Note: File three copies of this Form, one of which must be manually signed. If space is insufficient, see Instruction 6 for procedure.
Persons who respond to the collection of information contained in this form are not required to respond unless the form displays a currently valid OMB Number.

FAQ

What insider transaction did Wheels Up (UP) report for Mark Briffa?

Wheels Up reported a tax-related share disposition by Chief Sales Officer Mark Briffa. On February 23, 2026, 4,958 Class A shares were withheld to satisfy tax liabilities from vesting RSUs granted under the company’s 2021 Long-Term Incentive Plan.

Was Mark Briffa’s Wheels Up (UP) Form 4 transaction an open-market sale?

No, the Form 4 shows a tax-withholding disposition, not an open-market sale. Shares were withheld to cover tax due when previously granted restricted stock units vested under Wheels Up’s long-term incentive plan, rather than being sold on the open market.

How many Wheels Up (UP) shares were involved in Mark Briffa’s tax withholding?

The transaction involved 4,958 shares of Wheels Up Class A common stock.

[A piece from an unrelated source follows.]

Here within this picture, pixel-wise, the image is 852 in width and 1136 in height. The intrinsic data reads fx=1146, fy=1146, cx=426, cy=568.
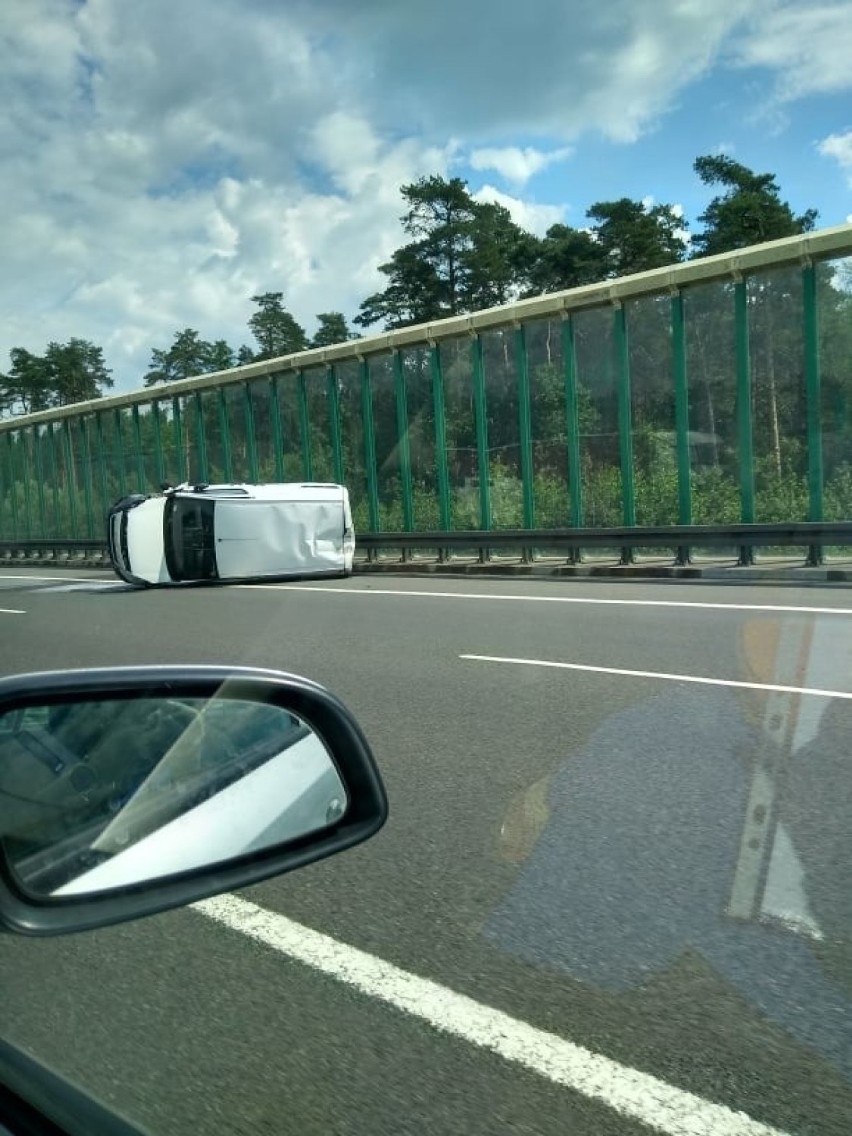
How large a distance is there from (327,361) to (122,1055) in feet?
73.5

These shares were withheld at $0.62 per share to pay tax liabilities triggered by the vesting of restricted stock units previously reported in an earlier Form 4 filing.

How many Wheels Up (UP) shares does Mark Briffa own after this Form 4?

After the tax-withholding disposition, Mark Briffa directly owned 856,585 shares of Wheels Up Class A common stock. This figure reflects his direct holdings following the withholding of 4,958 shares for tax obligations tied to vesting restricted stock units.

What plan governed the RSUs in Mark Briffa’s Wheels Up (UP) filing?

The restricted stock units came from the Wheels Up Experience Inc. 2021 Long-Term Incentive Plan. The plan has been amended several times, and the RSUs related to this tax-withholding event were originally reported in a Form 4 filed on June 2, 2023.

What does transaction code F mean in the Wheels Up (UP) Form 4?

Transaction code F indicates payment of an exercise price or tax liability by delivering securities. In this case, Wheels Up withheld 4,958 Class A shares from Mark Briffa to cover tax due when his restricted stock units vested under the company’s incentive plan.